The remaining killers have risen to be powerful lieutenants in the crime syndicate, so Tolly works his way into their organization. In the process, he saves and then begins a romance with a low-level syndicate money-runner named Cuddles (Dolores Dorn). Becoming a secret informant for the police, Tolly ends up playing both sides in his cagey campaign to bring down the remaining mobsters. Tolly's machinations convince syndicate boss Connors to have each of the three lieutenants murdered by the syndicate's ruthless assassin, Gus.

Having accomplished his goal, Tolly plans to go straight and marry Cuddles. The police warn him that without bringing down Connors, he has no chance of getting out alive, but Tolly does not believe them. As Tolly prepares to leave, Gus arrives and informs him that Connors has assigned them to kill Cuddles and several other innocent witnesses. Tolly realizes that Connors must be stopped. He knocks out Gus and turns him in to the police, and then confronts Connors and his men. Tolly kills Connors, but is shot during the struggle. He stumbles into an alley and dies.

(EXERCISE TASK A) Decide whether each statement below agrees with the plot summary, answering yes or no and quoting the words from the summary that settle it: (i) Cuddles works as a low-level money-runner for the syndicate; (ii) Tolly believes the police when they warn him about Connors; (iii) Gus is the one who kills Connors.

[Rows of spatial question data]

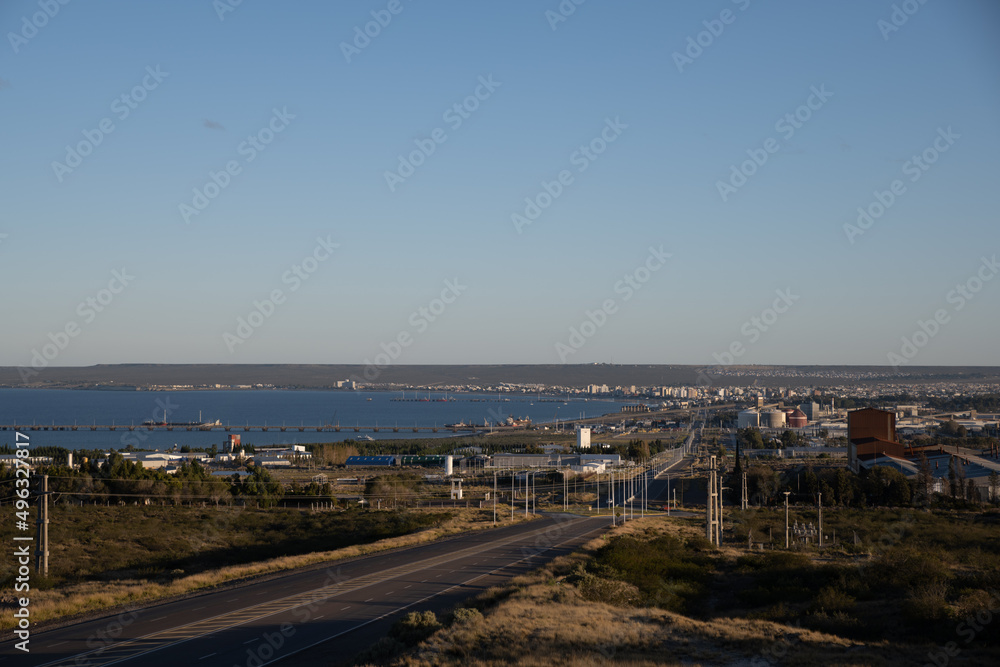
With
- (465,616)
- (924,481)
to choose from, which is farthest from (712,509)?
(924,481)

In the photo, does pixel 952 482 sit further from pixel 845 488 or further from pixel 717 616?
pixel 717 616

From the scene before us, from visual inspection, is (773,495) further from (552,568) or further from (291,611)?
(291,611)

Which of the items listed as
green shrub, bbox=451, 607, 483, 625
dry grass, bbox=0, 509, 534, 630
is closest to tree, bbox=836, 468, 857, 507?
dry grass, bbox=0, 509, 534, 630

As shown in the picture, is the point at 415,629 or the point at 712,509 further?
the point at 712,509

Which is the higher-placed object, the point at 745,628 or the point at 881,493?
the point at 745,628

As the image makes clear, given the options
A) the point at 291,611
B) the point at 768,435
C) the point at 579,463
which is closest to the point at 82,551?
the point at 291,611

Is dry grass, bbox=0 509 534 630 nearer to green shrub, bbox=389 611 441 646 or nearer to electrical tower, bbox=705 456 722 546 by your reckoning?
green shrub, bbox=389 611 441 646

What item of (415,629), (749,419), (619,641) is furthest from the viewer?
(749,419)

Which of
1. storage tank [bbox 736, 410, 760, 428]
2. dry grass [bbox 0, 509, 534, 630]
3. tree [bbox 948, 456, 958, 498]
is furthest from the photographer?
storage tank [bbox 736, 410, 760, 428]
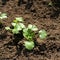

(EXERCISE TASK B) Report every line of the rows that contains the string "closest", matching case exactly.

(FULL ANSWER A)
(i) Yes: "a low-level syndicate money-runner named Cuddles"
(ii) No: "but Tolly does not believe them"
(iii) No: "Tolly kills Connors"

(FULL ANSWER B)
is closest to tree, bbox=836, 468, 857, 507?
which is closest to the point at 82,551?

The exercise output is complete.